──────── Task input ────────

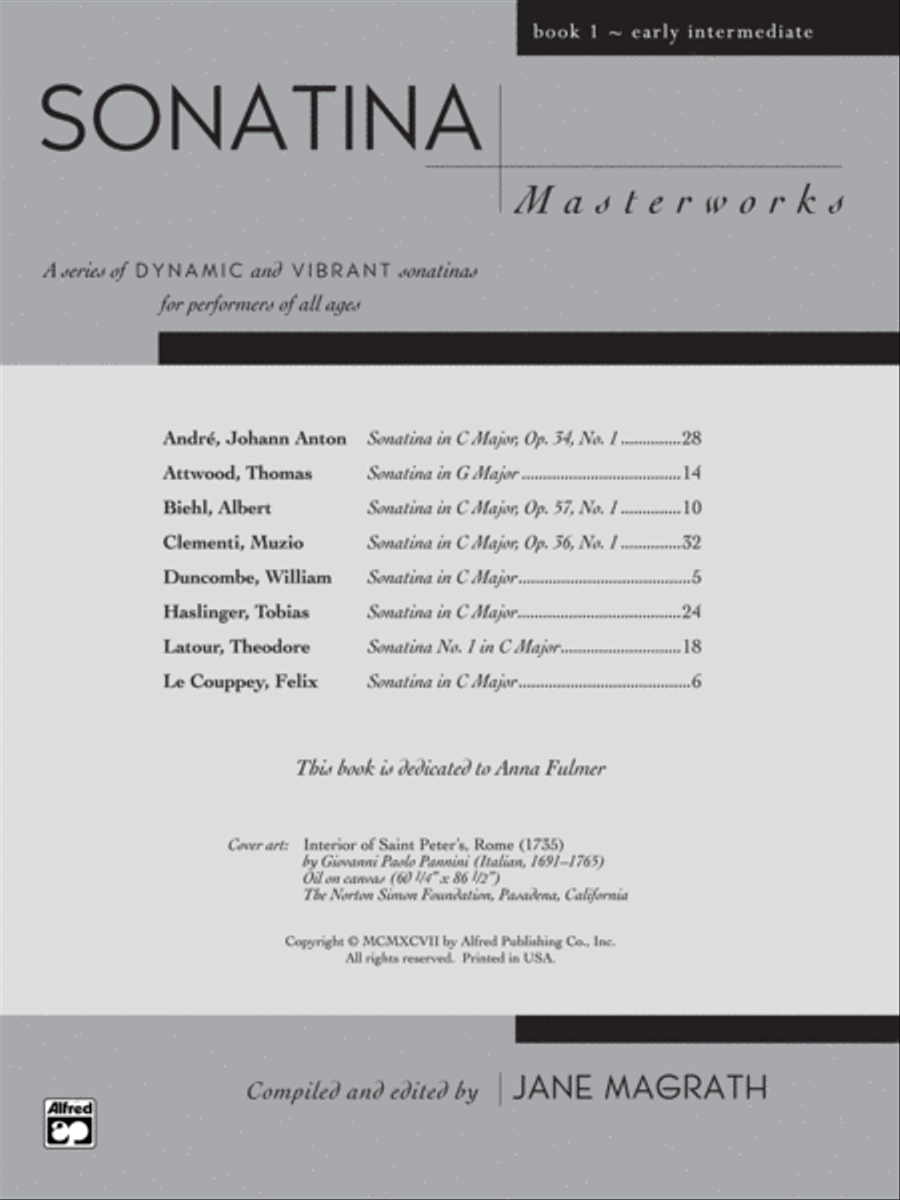 Sonatina Masterworks, Book 1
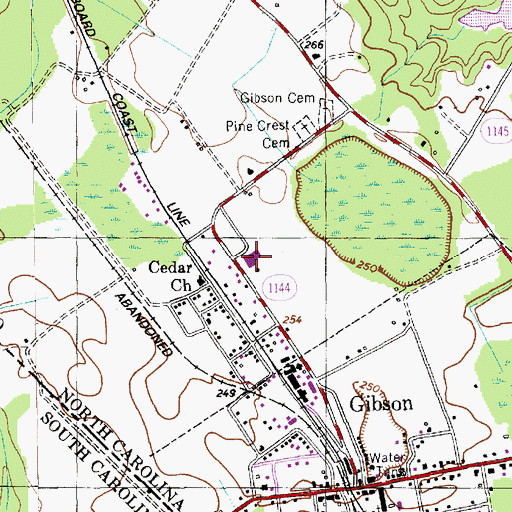 Topographic Map of Gibson School, NC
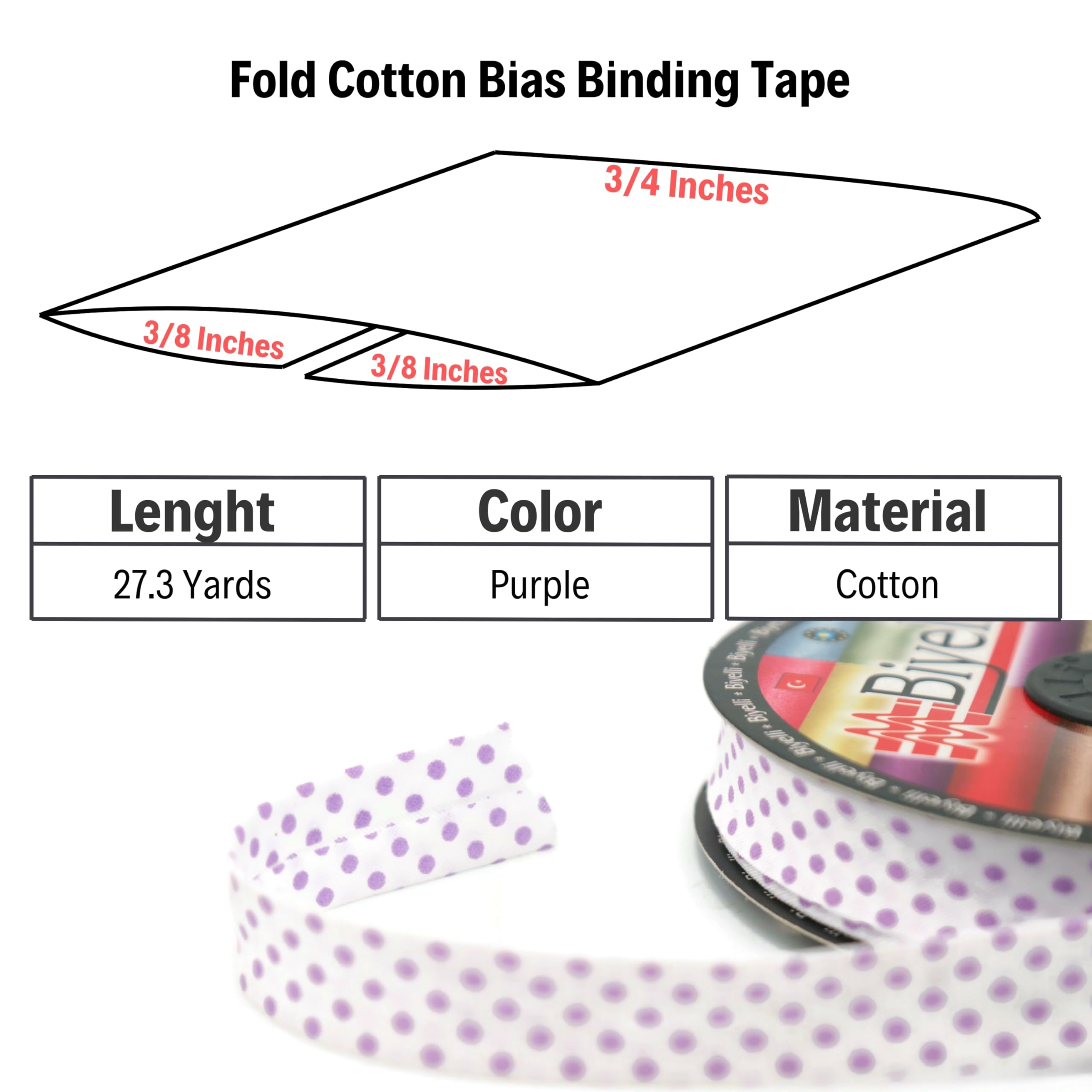 Cinta de encuadernación al bies plegable de algodón – 3/4 pulgadas (20 mm) de ancho – 27 yardas – Cinta de encuadernación al bies de algodón de un solo pliegue para coser ropa, bricolaje, morado B7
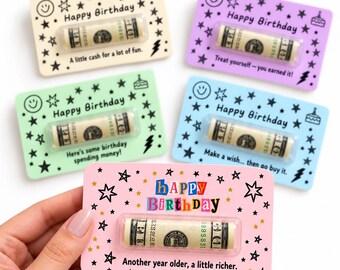 Birthday Money Holder Card with Clear Cash Dome, Funny Happy Birthday Card, Cash Gift for Teens and Adults, Choose Your Color and Phrase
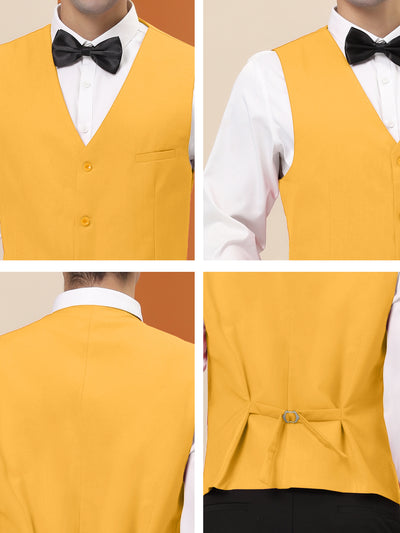 Men's Formal Vest Slim Fit V Neck Business Dress Suit Waistcoat with 3 Pockets
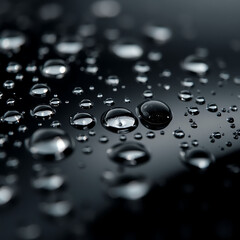 Black Glass Surface with Water Droplets – Reflective Macro Texture in Moody Lighting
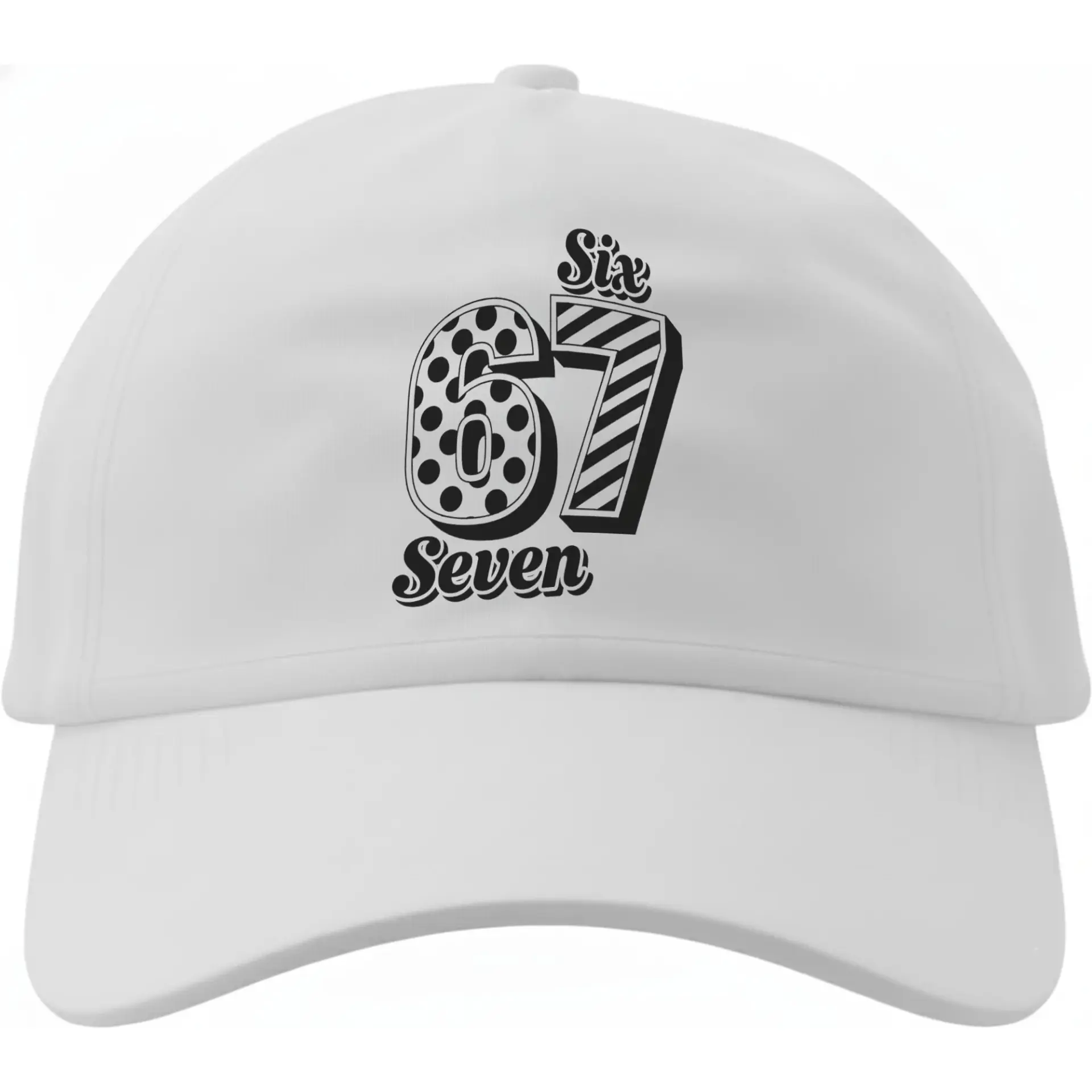 Dad Hat Casual Baseball Cap with Graphic Six Sixty Seven Numerical Design White Cotton Low Profile Comfortable Wear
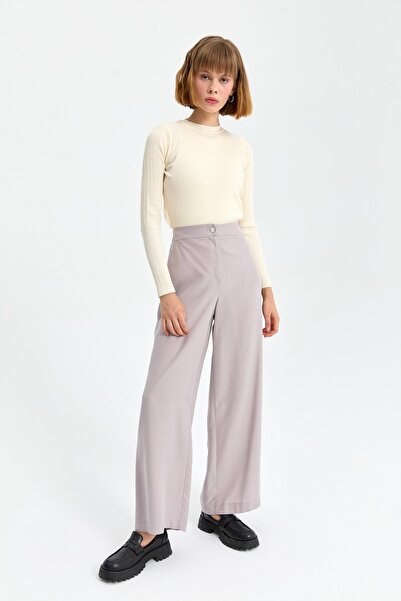 Nihan Arka Beli Lastikli Cupra Pantolon Gri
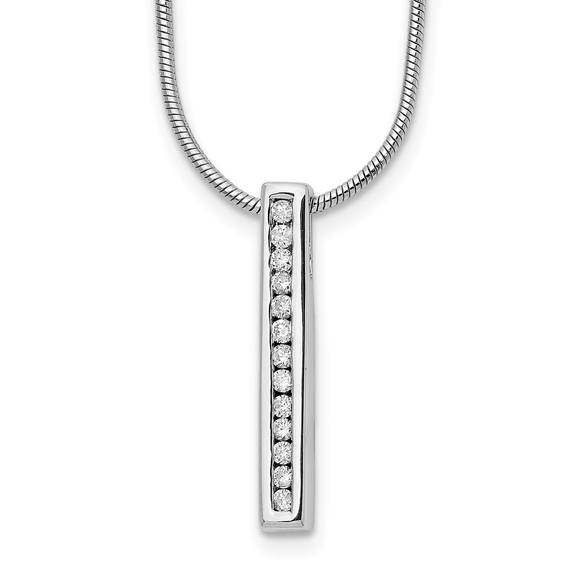 925 Sterling Silver RH 18 Inch Chanel-set Diamond Vertical Bar Necklace 2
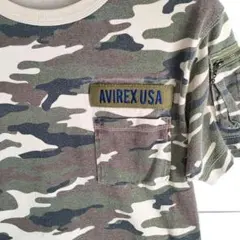 AVIREX アヴィレックス ファティーグ Vネック Tシャツ S カモフラ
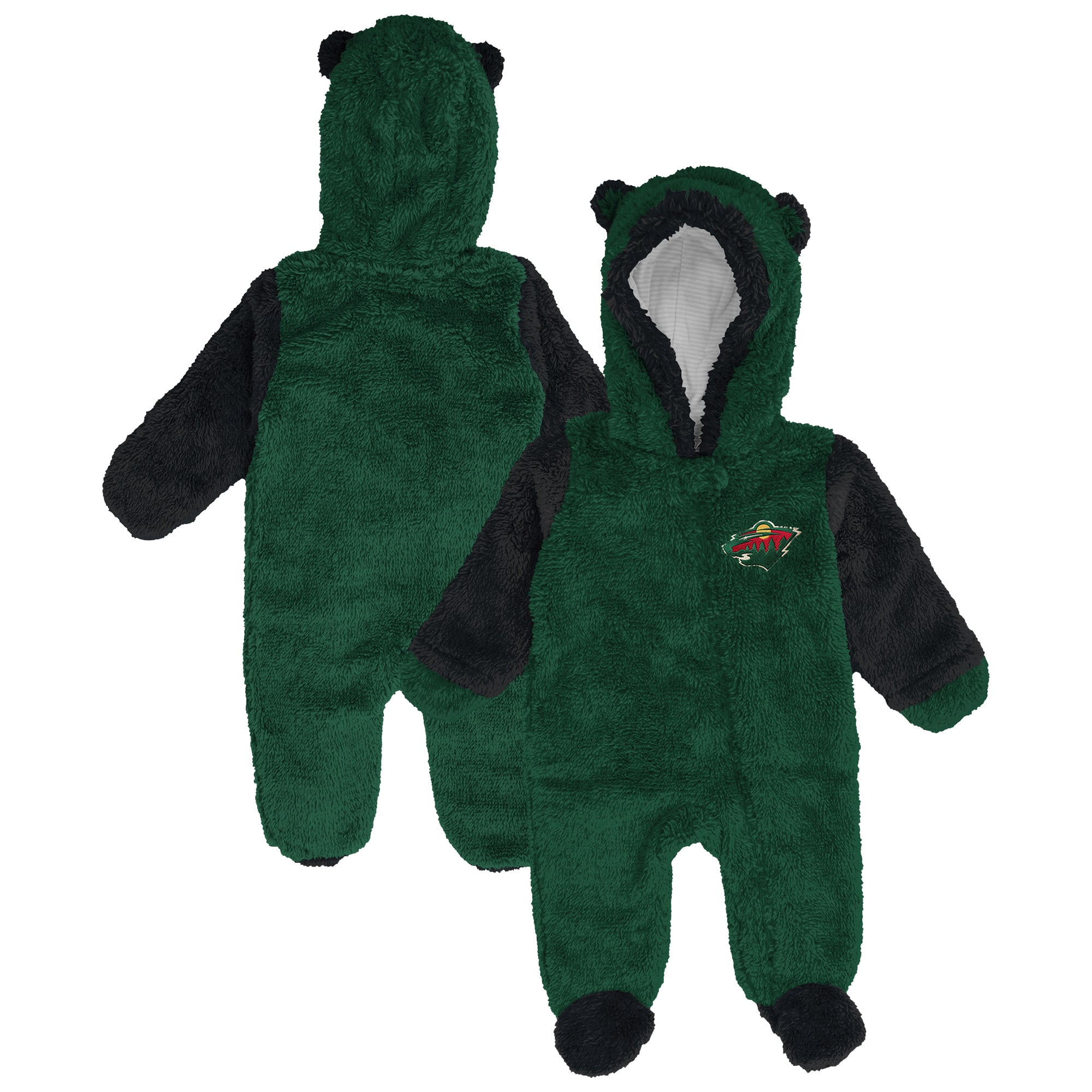 Combinaison pyjama en polaire Outerstuff verte Minnesota Wild Stay Napping pour nouveau-né et nourrisson, fermeture éclair intégrale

────────

● **What to produce**
Give the entries again, exactly and in full, with no image included.

● **Task output**
 Sonatina Masterworks, Book 1
 Topographic Map of Gibson School, NC
 Cinta de encuadernación al bies plegable de algodón – 3/4 pulgadas (20 mm) de ancho – 27 yardas – Cinta de encuadernación al bies de algodón de un solo pliegue para coser ropa, bricolaje, morado B7
 Birthday Money Holder Card with Clear Cash Dome, Funny Happy Birthday Card, Cash Gift for Teens and Adults, Choose Your Color and Phrase
 Men's Formal Vest Slim Fit V Neck Business Dress Suit Waistcoat with 3 Pockets
 Black Glass Surface with Water Droplets – Reflective Macro Texture in Moody Lighting
 Dad Hat Casual Baseball Cap with Graphic Six Sixty Seven Numerical Design White Cotton Low Profile Comfortable Wear
 Nihan Arka Beli Lastikli Cupra Pantolon Gri
 925 Sterling Silver RH 18 Inch Chanel-set Diamond Vertical Bar Necklace 2
 AVIREX アヴィレックス ファティーグ Vネック Tシャツ S カモフラ
 Combinaison pyjama en polaire Outerstuff verte Minnesota Wild Stay Napping pour nouveau-né et nourrisson, fermeture éclair intégrale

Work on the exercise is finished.